I nic w tym dziwnego. Pieniądze z wypisanych mandatów trafiają do gminy (czyli własnego pracodawcy), a nie tak, jak w przypadku policji czy innych służb, do budżetu państwa. W wielu, nawet małych miasteczkach powołuje się więc straże gminne głównie po to, żeby zarabiały na kierowcach.

Najwięcej dochodów przynoszą oczywiście wpływy z mandatów za przekroczenie prędkości, udokumentowanych zdjęciami z fotoradarów. Jednak prędkość to niejedyne zainteresowanie strażników. Z wielką pasją pilnują miejsc, gdzie parkowanie jest zabronione. W tym przypadku, oprócz mandatu, można się spodziewać blokady na koło a nawet (w wyjątkowych sytuacjach) odholowania naszego pojazdu na parking strzeżony.

Trzeba zatem pamiętać, że w karaniu kierowców strażnicy mają spore uprawnienia i chętnie z nich korzystają. Muszą jednak stosować się do typowych procedur związanych z kontrolą ruchu drogowego. Co więcej, jako kierowcy nie jesteśmy bezbronni.

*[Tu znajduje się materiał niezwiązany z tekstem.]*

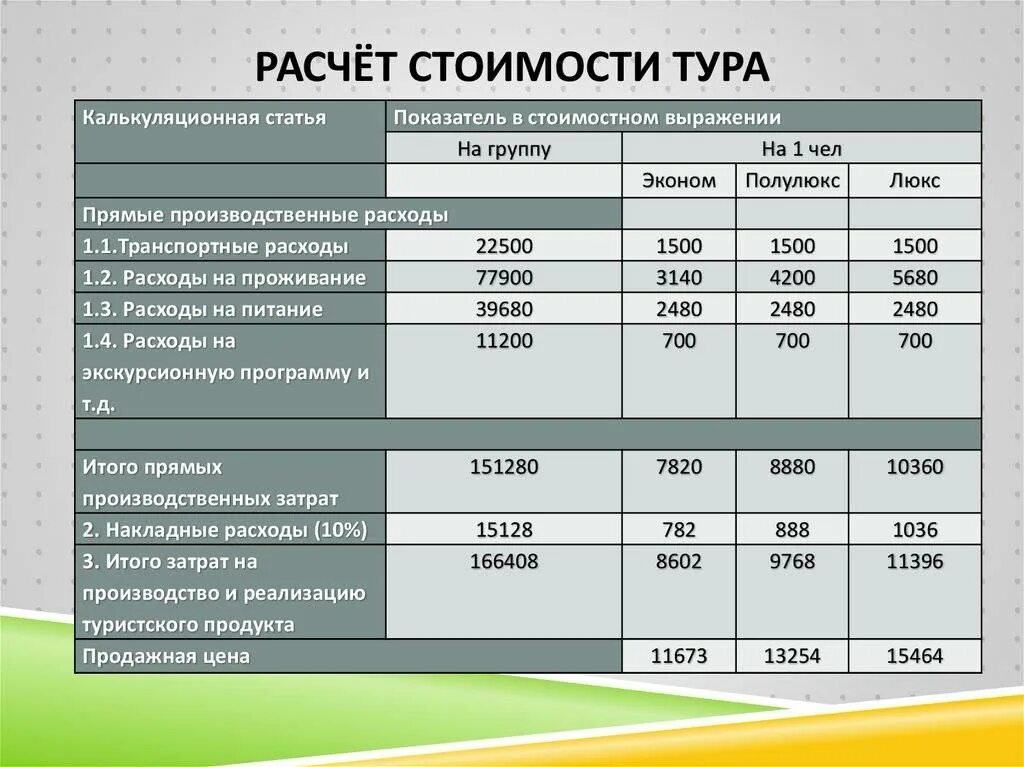 РАСЧЁТ СТОИМОСТИ ТУРА

| Калькуляционная статья | Показатель в стоимостном выражении | | | |
|---|---|---|---|---|
| | На группу | На 1 чел | | |
| | | Эконом | Полулюкс | Люкс |
| Прямые производственные расходы | | | | |
| 1.1.Транспортные расходы | 22500 | 1500 | 1500 | 1500 |
| 1.2. Расходы на проживание | 77900 | 3140 | 4200 | 5680 |
| 1.3. Расходы на питание | 39680 | 2480 | 2480 | 2480 |
| 1.4. Расходы на экскурсионную программу и т.д. | 11200 | 700 | 700 | 700 |
| | | | | |
| Итого прямых производственных затрат | 151280 | 7820 | 8880 | 10360 |
| 2. Накладные расходы (10%) | 15128 | 782 | 888 | 1036 |
| 3. Итого затрат на производство и реализацию туристского продукта | 166408 | 8602 | 9768 | 11396 |
| Продажная цена | | 11673 | 13254 | 15464 |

Jeśli nie zgadzamy się z decyzją strażnika, możemy nie przyjąć mandatu. Nie ma konieczności wyjaśniania przyczyn odmowy. W takim przypadku o naszej ewentualnej winie będzie decydował sąd. Nawet jeśli nie przyzna nam racji, ewentualna grzywna zwykle nie jest wiele wyższa niż proponowany nam mandat.

Sprawdź, jakie uprawnienia mają strażnicy miejscy wobec kierowców oraz jak się przed nimi bronić.

Strażnik z fotoradarem – ulubiona służba

Straż może używać fotoradarów rejestrujących np. przekroczenie prędkości czy jazdę pasem dla autobusów.

Zatrzymywanie

Strażnik miejski może zatrzymać samochód pod warunkiem, że ten wjechał na drogę, na której obowiązuje zakaz ruchu.

Pijani kierowcy

Strażnicy mają prawo uniemożliwić dalszą jazdę pijanemu kierowcy, ale muszą natychmiast wezwać policję.

Mandat za parkowanie

Straż miejska ma prawo wypisać mandat za złamanie zakazu parkowania, może także uniemożliwić odjechanie z miejsca.

Blokady

Jeśli nikogo nie ma w samochodzie, strażnicy mają prawo założyć blokadę za nieprawidłowe parkowanie.

Odholowanie

W przypadku parkowania w miejscu stwarzającym zagrożenie lub utrudniającego ruch strażnik może odholować auto.

Płatne parkowanie

Strażnik miejski może wypisać mandat do 500 zł za brak biletu parkingowego w strefie płatnego parkowania.

Kontrola dokumentów

Funkcjonariusz ma prawo sprawdzić dokumenty tożsamości kierowcy, prawo jazdy i ubezpieczenie OC pojazdu.

Jazda na sygnale

Straż miejska otrzymała prawo korzystania z pojazdów uprzywilejowanych w ruchu, z niebieskim „kogutem” i syreną.

Kierowanie ruchem

Funkcjonariusze straży miejskiej, w określonych sytuacjach (np. kolizja), mogą wydawać polecenia, jak korzystać z drogi.

Jak bronić się przed strażą miejską?

Strażnik miejski nie zawsze ma uprawnienia zbliżone do drogówki. Aby mógł kontrolować kierowców, musi posiadać specjalne upoważnienie wydane przez komendanta powiatowego lub miejskiego policji oraz być w mundurze. Bez tego nie może zatrzymywać pojazdów. Jednak nawet bez upoważnienia może uniemożliwić dalszą jazdę pijanemu kierowcy.

Podczas kontroli, strażnik musi podać swoje nazwisko oraz powód wypisania mandatu. Na żądanie kierowcy ma obowiązek okazać legitymację służbową tak, aby kontrolowany kierowca mógł zapisać jego dane. Trzeba pamiętać, że interweniujący strażnik musi być w mundurze i może działać tylko w obszarze gminy, którą reprezentuje.

Jeśli dostaliśmy zdjęcie z fotoradaru, należy sprawdzić czy urządzenie posiada ważne świadectwo legalizacji. Jeśli jego ważność już się skończyła, zdjęcie powinno trafić do kosza – nie może być dowodem w sprawie. Jeśli ustalenie danych kierowcy zajmie ponad 30 dni, decyzję o karze podejmuje już nie straż miejska, ale właściwy sąd.